The scent of smoked marijuana was thick as Oklahoma state trooper Joe Kimmons sifted through the trunk of the car.
In it he found a black duffle bag stuffed with fabric softener sheets — a common tool for masking the smell of drugs. He also found a large roll of trash bags — another common find in the car of a drug trafficker.
Kimmons rummaged through another duffle bag and found a white bank envelope. In the envelope was $14,000 in cash.
It was a dark, warm morning in August 2008, and minutes earlier, Kimmons had reported finding marijuana residue in the car and on the pants of an Illinois man who was riding in the car.
Drugs, cash and duffel bags — all in the same place. Kimmons thought the money had to be tied to drugs, so he seized it, according to an affidavit.
Nearly 21/2 years later, the stepfather of the man with the marijuana on his pants has been given a chance to get back the money he says wasn't tied to drugs and was his all along.
The state Court of Civil Appeals last month ruled that the stepfather deserves a day in court in which the state should have to prove the money was in fact drug money. A lower court had thrown out the stepfather's previous claim to the money, largely for procedural reasons.

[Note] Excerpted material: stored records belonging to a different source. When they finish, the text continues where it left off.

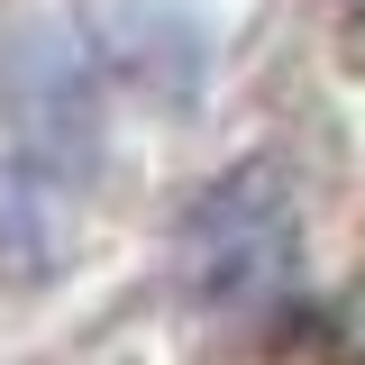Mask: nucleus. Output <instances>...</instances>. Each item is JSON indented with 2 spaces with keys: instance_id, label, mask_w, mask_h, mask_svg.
Returning <instances> with one entry per match:
<instances>
[{
  "instance_id": "f257e3e1",
  "label": "nucleus",
  "mask_w": 365,
  "mask_h": 365,
  "mask_svg": "<svg viewBox=\"0 0 365 365\" xmlns=\"http://www.w3.org/2000/svg\"><path fill=\"white\" fill-rule=\"evenodd\" d=\"M101 174V64L73 19H28L0 55V256L46 265Z\"/></svg>"
},
{
  "instance_id": "f03ea898",
  "label": "nucleus",
  "mask_w": 365,
  "mask_h": 365,
  "mask_svg": "<svg viewBox=\"0 0 365 365\" xmlns=\"http://www.w3.org/2000/svg\"><path fill=\"white\" fill-rule=\"evenodd\" d=\"M302 265V210L274 165L220 174L182 220V274L201 311H265Z\"/></svg>"
}]
</instances>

The stepfather, Brooks Burr, has said he gave the money to his stepson to buy coins for him at a rare coin show in Las Vegas, court records show.

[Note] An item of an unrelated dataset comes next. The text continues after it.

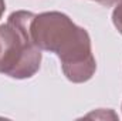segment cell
<instances>
[{"mask_svg": "<svg viewBox=\"0 0 122 121\" xmlns=\"http://www.w3.org/2000/svg\"><path fill=\"white\" fill-rule=\"evenodd\" d=\"M33 19L31 13L17 11L0 27V71L10 77H30L40 67L41 54L30 30Z\"/></svg>", "mask_w": 122, "mask_h": 121, "instance_id": "2", "label": "cell"}, {"mask_svg": "<svg viewBox=\"0 0 122 121\" xmlns=\"http://www.w3.org/2000/svg\"><path fill=\"white\" fill-rule=\"evenodd\" d=\"M97 1H99V3H102V4H107V6H109V4H112L115 0H97Z\"/></svg>", "mask_w": 122, "mask_h": 121, "instance_id": "4", "label": "cell"}, {"mask_svg": "<svg viewBox=\"0 0 122 121\" xmlns=\"http://www.w3.org/2000/svg\"><path fill=\"white\" fill-rule=\"evenodd\" d=\"M114 23H115V26L118 27V30L122 33V0H119L118 7H117L115 11H114Z\"/></svg>", "mask_w": 122, "mask_h": 121, "instance_id": "3", "label": "cell"}, {"mask_svg": "<svg viewBox=\"0 0 122 121\" xmlns=\"http://www.w3.org/2000/svg\"><path fill=\"white\" fill-rule=\"evenodd\" d=\"M3 9H4V3H3V0H0V16H1V11H3Z\"/></svg>", "mask_w": 122, "mask_h": 121, "instance_id": "5", "label": "cell"}, {"mask_svg": "<svg viewBox=\"0 0 122 121\" xmlns=\"http://www.w3.org/2000/svg\"><path fill=\"white\" fill-rule=\"evenodd\" d=\"M30 30L37 47L58 54L70 80L84 81L91 77L95 61L84 29L77 27L64 14L44 13L33 19Z\"/></svg>", "mask_w": 122, "mask_h": 121, "instance_id": "1", "label": "cell"}]
</instances>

Burr, 61, is a rare coin collector and zoology professor at Southern Illinois University-Carbondale.
Burr could not be reached for comment last week, but his Oklahoma City-based attorney, Chad Moody, said troopers had no good reason to take the money.
“It's literally highway robbery — that's literally what it is. They pull you over, they take your money,” Moody said. “I'm looking forward to our day in court.”

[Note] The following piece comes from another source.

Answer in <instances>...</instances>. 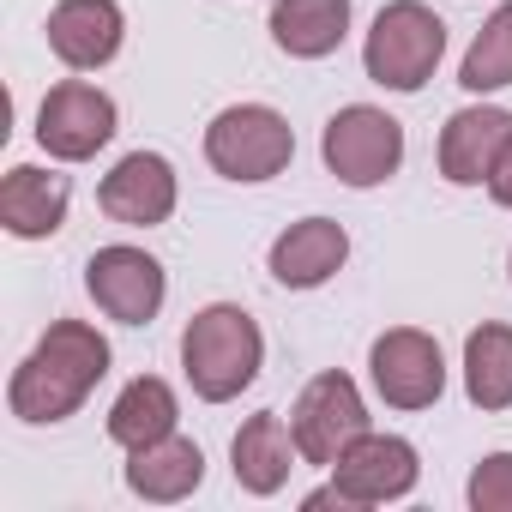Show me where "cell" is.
Instances as JSON below:
<instances>
[{"label":"cell","instance_id":"obj_1","mask_svg":"<svg viewBox=\"0 0 512 512\" xmlns=\"http://www.w3.org/2000/svg\"><path fill=\"white\" fill-rule=\"evenodd\" d=\"M109 338L91 326V320H55L37 350L13 368L7 380V410L31 428H49V422H67L85 410V398L103 386L109 374Z\"/></svg>","mask_w":512,"mask_h":512},{"label":"cell","instance_id":"obj_2","mask_svg":"<svg viewBox=\"0 0 512 512\" xmlns=\"http://www.w3.org/2000/svg\"><path fill=\"white\" fill-rule=\"evenodd\" d=\"M181 368L199 404H229L241 398L266 368V332L247 308L235 302H211L187 320L181 332Z\"/></svg>","mask_w":512,"mask_h":512},{"label":"cell","instance_id":"obj_3","mask_svg":"<svg viewBox=\"0 0 512 512\" xmlns=\"http://www.w3.org/2000/svg\"><path fill=\"white\" fill-rule=\"evenodd\" d=\"M446 55V25L434 19V7H422V0H392V7L374 13V31L362 43V73L380 85V91H422L434 79Z\"/></svg>","mask_w":512,"mask_h":512},{"label":"cell","instance_id":"obj_4","mask_svg":"<svg viewBox=\"0 0 512 512\" xmlns=\"http://www.w3.org/2000/svg\"><path fill=\"white\" fill-rule=\"evenodd\" d=\"M296 157V127L272 109V103H229L223 115H211L205 127V163L223 181L260 187L272 175H284Z\"/></svg>","mask_w":512,"mask_h":512},{"label":"cell","instance_id":"obj_5","mask_svg":"<svg viewBox=\"0 0 512 512\" xmlns=\"http://www.w3.org/2000/svg\"><path fill=\"white\" fill-rule=\"evenodd\" d=\"M320 157L344 187H380L404 163V127L374 103H344L320 133Z\"/></svg>","mask_w":512,"mask_h":512},{"label":"cell","instance_id":"obj_6","mask_svg":"<svg viewBox=\"0 0 512 512\" xmlns=\"http://www.w3.org/2000/svg\"><path fill=\"white\" fill-rule=\"evenodd\" d=\"M290 428H296V446H302V464H320L332 470L374 422H368V404H362V386L344 374V368H326L302 386L296 410H290Z\"/></svg>","mask_w":512,"mask_h":512},{"label":"cell","instance_id":"obj_7","mask_svg":"<svg viewBox=\"0 0 512 512\" xmlns=\"http://www.w3.org/2000/svg\"><path fill=\"white\" fill-rule=\"evenodd\" d=\"M85 296L115 326H151L163 314V302H169V272L145 247L115 241V247H97L85 260Z\"/></svg>","mask_w":512,"mask_h":512},{"label":"cell","instance_id":"obj_8","mask_svg":"<svg viewBox=\"0 0 512 512\" xmlns=\"http://www.w3.org/2000/svg\"><path fill=\"white\" fill-rule=\"evenodd\" d=\"M115 133H121V109L91 79H61L37 109V145L55 163H91Z\"/></svg>","mask_w":512,"mask_h":512},{"label":"cell","instance_id":"obj_9","mask_svg":"<svg viewBox=\"0 0 512 512\" xmlns=\"http://www.w3.org/2000/svg\"><path fill=\"white\" fill-rule=\"evenodd\" d=\"M368 380L386 410H428L446 392V356L422 326H392L368 350Z\"/></svg>","mask_w":512,"mask_h":512},{"label":"cell","instance_id":"obj_10","mask_svg":"<svg viewBox=\"0 0 512 512\" xmlns=\"http://www.w3.org/2000/svg\"><path fill=\"white\" fill-rule=\"evenodd\" d=\"M175 199H181V181H175V163L163 151H127L103 181H97V211L109 223H127V229H157L175 217Z\"/></svg>","mask_w":512,"mask_h":512},{"label":"cell","instance_id":"obj_11","mask_svg":"<svg viewBox=\"0 0 512 512\" xmlns=\"http://www.w3.org/2000/svg\"><path fill=\"white\" fill-rule=\"evenodd\" d=\"M416 476H422L416 446H410L404 434H374V428L332 464V482H338V494L350 500V512H356V506L404 500V494L416 488Z\"/></svg>","mask_w":512,"mask_h":512},{"label":"cell","instance_id":"obj_12","mask_svg":"<svg viewBox=\"0 0 512 512\" xmlns=\"http://www.w3.org/2000/svg\"><path fill=\"white\" fill-rule=\"evenodd\" d=\"M49 55L73 73H97L121 55L127 43V13L121 0H61V7L49 13Z\"/></svg>","mask_w":512,"mask_h":512},{"label":"cell","instance_id":"obj_13","mask_svg":"<svg viewBox=\"0 0 512 512\" xmlns=\"http://www.w3.org/2000/svg\"><path fill=\"white\" fill-rule=\"evenodd\" d=\"M302 464V446H296V428L278 416V410H260V416H247L229 440V470H235V488L253 494V500H272L290 470Z\"/></svg>","mask_w":512,"mask_h":512},{"label":"cell","instance_id":"obj_14","mask_svg":"<svg viewBox=\"0 0 512 512\" xmlns=\"http://www.w3.org/2000/svg\"><path fill=\"white\" fill-rule=\"evenodd\" d=\"M512 139V115L500 103H470L458 109L446 127H440V175L452 187H488L494 163H500V145Z\"/></svg>","mask_w":512,"mask_h":512},{"label":"cell","instance_id":"obj_15","mask_svg":"<svg viewBox=\"0 0 512 512\" xmlns=\"http://www.w3.org/2000/svg\"><path fill=\"white\" fill-rule=\"evenodd\" d=\"M344 260H350V229L338 217H302L272 241L266 266L284 290H320L344 272Z\"/></svg>","mask_w":512,"mask_h":512},{"label":"cell","instance_id":"obj_16","mask_svg":"<svg viewBox=\"0 0 512 512\" xmlns=\"http://www.w3.org/2000/svg\"><path fill=\"white\" fill-rule=\"evenodd\" d=\"M67 205H73V187L55 169L13 163L7 181H0V229L13 241H49L67 223Z\"/></svg>","mask_w":512,"mask_h":512},{"label":"cell","instance_id":"obj_17","mask_svg":"<svg viewBox=\"0 0 512 512\" xmlns=\"http://www.w3.org/2000/svg\"><path fill=\"white\" fill-rule=\"evenodd\" d=\"M121 476H127V494H139V500H151V506H175V500L199 494V482H205V452H199V440H187V434L175 428V434H163V440H151V446H133Z\"/></svg>","mask_w":512,"mask_h":512},{"label":"cell","instance_id":"obj_18","mask_svg":"<svg viewBox=\"0 0 512 512\" xmlns=\"http://www.w3.org/2000/svg\"><path fill=\"white\" fill-rule=\"evenodd\" d=\"M266 25L290 61H326L350 37V0H272Z\"/></svg>","mask_w":512,"mask_h":512},{"label":"cell","instance_id":"obj_19","mask_svg":"<svg viewBox=\"0 0 512 512\" xmlns=\"http://www.w3.org/2000/svg\"><path fill=\"white\" fill-rule=\"evenodd\" d=\"M175 428H181V404H175V386L157 380V374L127 380L121 398L109 404V440H115L121 452L151 446V440H163V434H175Z\"/></svg>","mask_w":512,"mask_h":512},{"label":"cell","instance_id":"obj_20","mask_svg":"<svg viewBox=\"0 0 512 512\" xmlns=\"http://www.w3.org/2000/svg\"><path fill=\"white\" fill-rule=\"evenodd\" d=\"M464 398L476 410H512V326L482 320L464 338Z\"/></svg>","mask_w":512,"mask_h":512},{"label":"cell","instance_id":"obj_21","mask_svg":"<svg viewBox=\"0 0 512 512\" xmlns=\"http://www.w3.org/2000/svg\"><path fill=\"white\" fill-rule=\"evenodd\" d=\"M458 85L470 97H488V91L512 85V0H500V7L482 19V31L470 37V49L458 61Z\"/></svg>","mask_w":512,"mask_h":512},{"label":"cell","instance_id":"obj_22","mask_svg":"<svg viewBox=\"0 0 512 512\" xmlns=\"http://www.w3.org/2000/svg\"><path fill=\"white\" fill-rule=\"evenodd\" d=\"M470 512H512V452H488L464 488Z\"/></svg>","mask_w":512,"mask_h":512},{"label":"cell","instance_id":"obj_23","mask_svg":"<svg viewBox=\"0 0 512 512\" xmlns=\"http://www.w3.org/2000/svg\"><path fill=\"white\" fill-rule=\"evenodd\" d=\"M488 199L512 211V139L500 145V163H494V175H488Z\"/></svg>","mask_w":512,"mask_h":512},{"label":"cell","instance_id":"obj_24","mask_svg":"<svg viewBox=\"0 0 512 512\" xmlns=\"http://www.w3.org/2000/svg\"><path fill=\"white\" fill-rule=\"evenodd\" d=\"M506 272H512V260H506Z\"/></svg>","mask_w":512,"mask_h":512}]
</instances>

Moody said it was pure coincidence that troopers found Burr's stepson's drugs and Burr's alleged cash in the same car.
A prosecutor dismissed a felony drug money possession charge against Burr's stepson after Burr produced records showing the money was withdrawn from his bank account the day before it was seized by Kimmons.
Despite the dismissed charge, an attorney for the Department of Public Safety said the agency still believes the cash was drug money.
“Since we're claiming it is money being used for illegal purposes, we'll have to prove it in order to seize it,” said Wellon Poe, the agency's general counsel.
The traffic stop
According to an affidavit, Kimmons had pulled a white Chevrolet sedan over about 2:30 a.m. Aug. 26, 2008, on failure to use a turn signal while exiting the Turner Turnpike to get on Interstate 35.
The driver, Illinois resident Robert Shaw, then 43, seemed nervous when Kimmons brought him to his patrol car for routine questioning.
Shaw told Kimmons he was traveling through Oklahoma on his way to see friends in Arizona and gamble in Las Vegas.
Shaw then started leaning heavily on the patrol car's door. Kimmons later reported he thought it was “obvious (Shaw) wanted to exit my car and run.”